Com’è noto, la versione originaria del Testo Unico sull’immigrazione, prevedeva espressamente, all’articolo 41, la parità di trattamento sotto il profilo del diritto al godimento delle prestazioni di assistenza sociale tra lavoratori extracomunitari in possesso di permesso di soggiorno o in possesso di carta di soggiorno, senza distinzioni, e lavoratori cittadini nazionali.
Viceversa, con la legge finanziaria per l’anno 2001, la numero 388 del 2000, all’art. 80, si è introdotta una limitazione a questa equiparazione stabilendo che solo chi ha la carta di soggiorno possa accedere alle prestazioni di assistenza sociale. Per accedere alla carta di soggiorno però ci vuole un reddito minimo ed un alloggio. A sua volta, chi è in condizione di bisogno e non produce o non è più in grado di produrre un reddito per problemi obiettivi di salute, di certo non può accedere alla carta di soggiorno e quindi, per questa via, non può nemmeno accedere alle prestazioni di assistenza sociale. “Chi ha bisogno non può ottenere una risposta a questo bisogno proprio perché ha bisogno”.
La Corte Costituzionale è stata interessata di una questione di legittimità sollevata con riguardo al diritto al godimento dell’indennità di accompagnamento per gli invalidi, una prestazione di assistenza sociale, negato in quanto la persona interessata, invalida al 100% per motivi di salute sopravvenuti durante un soggiorno legale e lavorativo, aveva richiesto questa prestazione senza aver ottenuto e senza avere alcuna speranza di poter ottenere il rilascio della carta di soggiorno.

La Corte Costituzionale ha ritenuto che sia manifestamente irragionevole subordinare l’attribuzione di una prestazione assistenziale, quale l’indennità di accompagnamento, i cui presupposti sono la totale disabilità al lavoro nonché l’incapacità alla deambulazione autonoma al compimento di atti quotidiani della vita, al possesso di un titolo di legittimazione alla permanenza del soggiorno in Italia che richiede, per il suo rilascio, tra le altre cose, la titolarità di un reddito.
Tale irragionevolezza incide sul diritto alla salute inteso anche come diritto ai rimedi possibili alle menomazioni prodotte da patologie di non lieve importanza e quindi è si ritiene che sussista un contrasto tra le disposizioni contenute nella Legge finanziaria e non solo verso l’articolo 3 della Costituzione che stabilisce il principio di parità di trattamento, ma anche con gli articoli 32 e 38 della Costituzione che tutelano il diritto fondamentale della persona alla salute.
La normativa viola anche l’articolo 10 della Costituzione dal momento che, tra le norme del diritto internazionale generalmente riconosciute, rientrano anche quelle che, nel garantire i diritti fondamentali della persona, indipendentemente dall’appartenenza a determinate entità politiche, vietano discriminazioni nei confronti degli stranieri legittimamente soggiornanti nel territorio dello stato.

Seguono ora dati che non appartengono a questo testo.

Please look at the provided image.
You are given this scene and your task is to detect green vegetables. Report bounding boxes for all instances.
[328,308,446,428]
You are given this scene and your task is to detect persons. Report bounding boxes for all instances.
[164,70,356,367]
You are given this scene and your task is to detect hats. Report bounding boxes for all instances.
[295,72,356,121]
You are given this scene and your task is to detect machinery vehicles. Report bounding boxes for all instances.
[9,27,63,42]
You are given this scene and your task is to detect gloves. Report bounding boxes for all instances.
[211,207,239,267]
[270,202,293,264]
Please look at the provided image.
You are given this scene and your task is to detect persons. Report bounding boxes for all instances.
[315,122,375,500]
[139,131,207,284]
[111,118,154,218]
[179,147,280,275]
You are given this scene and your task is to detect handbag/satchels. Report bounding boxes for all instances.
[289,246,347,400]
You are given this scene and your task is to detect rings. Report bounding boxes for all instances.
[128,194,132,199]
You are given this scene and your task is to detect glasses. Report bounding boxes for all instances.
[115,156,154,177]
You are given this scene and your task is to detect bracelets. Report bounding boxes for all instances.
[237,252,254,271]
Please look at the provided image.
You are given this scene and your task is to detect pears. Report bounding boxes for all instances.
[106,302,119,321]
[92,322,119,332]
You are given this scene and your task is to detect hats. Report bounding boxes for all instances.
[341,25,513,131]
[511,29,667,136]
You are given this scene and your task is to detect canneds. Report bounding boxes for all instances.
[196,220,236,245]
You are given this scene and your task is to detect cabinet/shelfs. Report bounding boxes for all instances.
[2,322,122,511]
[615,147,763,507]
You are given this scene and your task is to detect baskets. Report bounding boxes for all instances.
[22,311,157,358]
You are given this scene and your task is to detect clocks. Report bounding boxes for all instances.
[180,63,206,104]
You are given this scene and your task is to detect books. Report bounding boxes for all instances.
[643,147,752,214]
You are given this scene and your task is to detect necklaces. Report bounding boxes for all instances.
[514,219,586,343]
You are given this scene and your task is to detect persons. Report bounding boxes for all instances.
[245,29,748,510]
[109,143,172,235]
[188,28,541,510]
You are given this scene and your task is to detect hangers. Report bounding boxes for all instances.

Di conseguenza la Corte Costituzionale riconosce che la legge non può limitare queste prestazioni di assistenza sociale finalizzate a tutelare, sia pure indirettamente, la salute, quindi un bene primario di ogni persona, indipendentemente dalla cittadinanza.

Anche a prescindere dalla sussistenza o meno dei requisiti per il rilascio della carta di soggiorno e a prescindere dalla durata del soggiorno, sempre che non si tratti, sottolinea la Corte Costituzionale, di un soggiorno episodico o precario o di breve durata, questi diritti devono essere riconosciuti.

Stupisce che proprio poco dopo la pubblicazione di una sentenza così chiara e dalla formulazione così inequivocabile, lo Stato, il Governo, emani un provvedimento che chiaramente limita le prestazioni di assistenza sociale, non più soltanto ad un soggiorno di durata minima quinquennale ed al rilascio della carta di soggiorno, ma addirittura all’ulteriore soggiorno per un totale di dieci anni di residenza legale sul territorio italiano.
Il contrasto è fin troppo evidente e quindi possiamo immaginare che questa norma produrrà ulteriore contenzioso e dovrà prima o poi tornare sul tavolo della Corte Costituzionale.